-- What is asked --
Repeat exactly, and only, the lines from the one holding "What is the span" through the last line of the records below.

-- Record extracts --
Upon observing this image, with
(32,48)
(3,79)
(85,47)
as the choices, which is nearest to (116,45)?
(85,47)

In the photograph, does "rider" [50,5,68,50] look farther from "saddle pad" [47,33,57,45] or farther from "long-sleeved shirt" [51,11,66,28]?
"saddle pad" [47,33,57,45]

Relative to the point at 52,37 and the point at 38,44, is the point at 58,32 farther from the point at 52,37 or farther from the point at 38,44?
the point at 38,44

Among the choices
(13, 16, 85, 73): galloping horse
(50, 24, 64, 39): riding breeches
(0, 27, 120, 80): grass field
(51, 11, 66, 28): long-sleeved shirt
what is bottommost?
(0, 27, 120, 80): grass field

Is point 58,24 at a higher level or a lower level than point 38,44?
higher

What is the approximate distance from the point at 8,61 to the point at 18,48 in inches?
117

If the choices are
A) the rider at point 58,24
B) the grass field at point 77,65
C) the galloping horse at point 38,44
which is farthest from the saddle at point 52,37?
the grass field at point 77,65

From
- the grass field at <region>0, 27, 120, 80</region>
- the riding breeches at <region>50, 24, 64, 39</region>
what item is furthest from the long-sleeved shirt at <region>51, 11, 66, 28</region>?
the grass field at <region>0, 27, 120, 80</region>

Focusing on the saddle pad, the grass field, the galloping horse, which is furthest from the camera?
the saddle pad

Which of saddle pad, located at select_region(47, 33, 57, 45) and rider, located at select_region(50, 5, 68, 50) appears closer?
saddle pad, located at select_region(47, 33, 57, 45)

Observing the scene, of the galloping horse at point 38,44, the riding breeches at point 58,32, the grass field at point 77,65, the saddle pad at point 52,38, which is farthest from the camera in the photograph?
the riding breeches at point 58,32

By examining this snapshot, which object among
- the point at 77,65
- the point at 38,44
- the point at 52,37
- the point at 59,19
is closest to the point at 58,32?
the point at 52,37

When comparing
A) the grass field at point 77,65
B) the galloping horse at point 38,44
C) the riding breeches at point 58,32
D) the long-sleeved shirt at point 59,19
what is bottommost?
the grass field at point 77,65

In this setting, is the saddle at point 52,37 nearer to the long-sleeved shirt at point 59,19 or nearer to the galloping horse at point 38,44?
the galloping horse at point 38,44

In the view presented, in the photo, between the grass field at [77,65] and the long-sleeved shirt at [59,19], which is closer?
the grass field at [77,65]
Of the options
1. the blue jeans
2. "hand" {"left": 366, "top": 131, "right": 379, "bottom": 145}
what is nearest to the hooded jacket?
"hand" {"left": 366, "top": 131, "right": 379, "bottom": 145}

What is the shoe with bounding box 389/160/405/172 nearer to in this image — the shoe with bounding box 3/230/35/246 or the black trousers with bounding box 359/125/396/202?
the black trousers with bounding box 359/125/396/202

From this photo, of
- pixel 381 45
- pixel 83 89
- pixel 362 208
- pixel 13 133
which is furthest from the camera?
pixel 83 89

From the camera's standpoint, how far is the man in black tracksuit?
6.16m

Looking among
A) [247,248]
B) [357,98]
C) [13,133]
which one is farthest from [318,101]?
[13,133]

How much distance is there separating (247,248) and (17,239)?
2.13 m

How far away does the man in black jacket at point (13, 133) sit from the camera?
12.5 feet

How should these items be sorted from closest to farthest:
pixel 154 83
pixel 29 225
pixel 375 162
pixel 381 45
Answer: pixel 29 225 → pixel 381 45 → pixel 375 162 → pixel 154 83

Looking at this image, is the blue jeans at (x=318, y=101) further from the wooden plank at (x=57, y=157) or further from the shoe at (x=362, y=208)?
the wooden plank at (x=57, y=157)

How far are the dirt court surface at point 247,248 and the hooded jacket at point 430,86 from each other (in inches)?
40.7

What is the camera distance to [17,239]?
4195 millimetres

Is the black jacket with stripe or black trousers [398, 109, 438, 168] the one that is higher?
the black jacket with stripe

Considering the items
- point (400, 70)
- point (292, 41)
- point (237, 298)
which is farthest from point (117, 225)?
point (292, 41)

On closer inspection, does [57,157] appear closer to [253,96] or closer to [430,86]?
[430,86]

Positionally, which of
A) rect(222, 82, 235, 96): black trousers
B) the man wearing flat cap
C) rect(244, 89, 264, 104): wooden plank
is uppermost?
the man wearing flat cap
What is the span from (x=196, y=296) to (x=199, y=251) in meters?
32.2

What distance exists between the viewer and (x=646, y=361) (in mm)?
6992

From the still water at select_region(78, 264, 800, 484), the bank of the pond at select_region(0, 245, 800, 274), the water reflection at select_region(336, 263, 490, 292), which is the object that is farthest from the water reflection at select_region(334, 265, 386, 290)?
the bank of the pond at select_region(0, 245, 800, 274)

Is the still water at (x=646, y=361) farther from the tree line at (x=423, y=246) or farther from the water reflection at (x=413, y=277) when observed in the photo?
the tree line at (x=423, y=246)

-- Answer for this exercise --
What is the span from (x=196, y=296) to (x=199, y=251) in meters?
32.2

What distance exists between the viewer and (x=646, y=361) (in mm)?
6992

From the still water at select_region(78, 264, 800, 484), the bank of the pond at select_region(0, 245, 800, 274), the water reflection at select_region(336, 263, 490, 292), which is the object that is farthest from the water reflection at select_region(334, 265, 386, 290)?
the bank of the pond at select_region(0, 245, 800, 274)

Is the still water at (x=646, y=361) farther from the tree line at (x=423, y=246) or farther from the water reflection at (x=413, y=277) when observed in the photo?
the tree line at (x=423, y=246)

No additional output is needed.